(抜粋):
---------------
川村当初のアイデアは、巨大なコートの中に入って内側にプロジェクションマッピングをするというものでした。でも、建物の中に巨大な建造物(コート)をつくるには建築基準法や消防法の壁にぶち当たったんです。しかしそこで完全に諦めてしまうと、そこに至るまでに積み上げたプロセスが無駄になってしまうので、コアとなるビッグアイデアを崩さずに、うまいピボットをして着地点を見つけるために企画を調整していきました。
富永ビッグアイデアが出た時に、それに固執するクリエイティブディレクターは多いけれど、本当に大事なのは柔軟性です。このケースのように、突飛なアイデアを思いついた時こそ、本当に実現できるのか話し合いながら実現性を探り、いざとなったら別の角度のアイデアを出し続けられる柔軟さがクリエイティブディレクターには必要だと思います。川村は本当に無茶を言うんですけど、最終的には柔軟で「だったらこうしたらどうでしょう」という引き出しがものすごく多いんです。
川村答えはひとつじゃないですし、そもそも答えがあるかどうかもわからない。みんなが驚くようなアイデアを高いクオリティで実現できるかどうかは、アイデアの発想そのものだけではなくて、それをどう組み立てて、どう実現していくかなど、様々なレイヤーの話があるんです。究極的にクリエイティブディレクターは、最終的な「実現の責任者」なんだと思いますね。
【クリエイティブディレクションのルール#9】
出したアイデアに固執せず、柔軟性を持つ
事例を通して、Whateverの具体的なクリエイションや、富永さんと川村さんそれぞれが考えるクリエイティブディレクションが明らかとなりました。最後は、会場からの質問に応答することに。
会場クリエイティブディレクターにとって重要なスキルは何ですか。
川村それはもちろん多岐にわたりますが、クリエイティブディレクターは高いレベルで「実現」させるための総責任者だと思うので、そのためにできる、あの手この手はすべてやる。たとえ企画を立てる力がなくとも、例えば、他人のアイデアでも「これは今まで実施されたことがない」と判断できたり、より正しい課題を発見できたり、現場スタッフの才能を引き出して育てられたりすれば、それは素晴らしいスキルだと思います。俯瞰的にプロジェクト全体を見られるのが、プロのクリエイティブディレクターですね。
富永重複しますが、役割はひとつではないということです。どんなに優秀な指揮者でも、誰も演奏してくれなかったらメロディーが奏でられない。チームワークの中で適切なメロディーを奏でられることが大事です。なので、チームのモチベーションを上げるためにも、それぞれ違う進み方・感じ方を補完して統一をはかることは重要ですね。僕自身は、ペース配分は人それぞれに任せるようなやり方です。それでも絶対にズレは生じてくるので、ズレが生じた時にしっかりと中継地点で判断することも重要な役割だと思います。
---------------
(提示資料):
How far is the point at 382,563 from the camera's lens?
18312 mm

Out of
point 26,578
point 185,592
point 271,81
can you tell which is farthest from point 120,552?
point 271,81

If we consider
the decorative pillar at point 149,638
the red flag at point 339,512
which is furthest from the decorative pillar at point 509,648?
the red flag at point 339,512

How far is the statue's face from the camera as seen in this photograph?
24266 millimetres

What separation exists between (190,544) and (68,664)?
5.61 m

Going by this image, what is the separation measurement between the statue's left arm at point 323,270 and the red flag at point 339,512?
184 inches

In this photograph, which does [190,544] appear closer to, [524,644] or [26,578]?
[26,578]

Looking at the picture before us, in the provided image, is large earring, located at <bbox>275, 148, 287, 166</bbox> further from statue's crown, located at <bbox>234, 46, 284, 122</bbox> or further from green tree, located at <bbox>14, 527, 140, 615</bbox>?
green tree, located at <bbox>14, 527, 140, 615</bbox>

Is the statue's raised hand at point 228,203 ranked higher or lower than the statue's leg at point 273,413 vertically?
---------------
(ねらい):
抜粋について、次の問いに答えよ。
1. 川村の当初のアイデアは、どの二つの法律の壁に当たったか。
2. 「クリエイティブディレクションのルール#9」の内容は何か。
3. 富永は、ペース配分について自身はどんなやり方をとると述べているか。

(回答):
1. 建築基準法と消防法。
2. 出したアイデアに固執せず、柔軟性を持つ。
3. ペース配分は人それぞれに任せるやり方。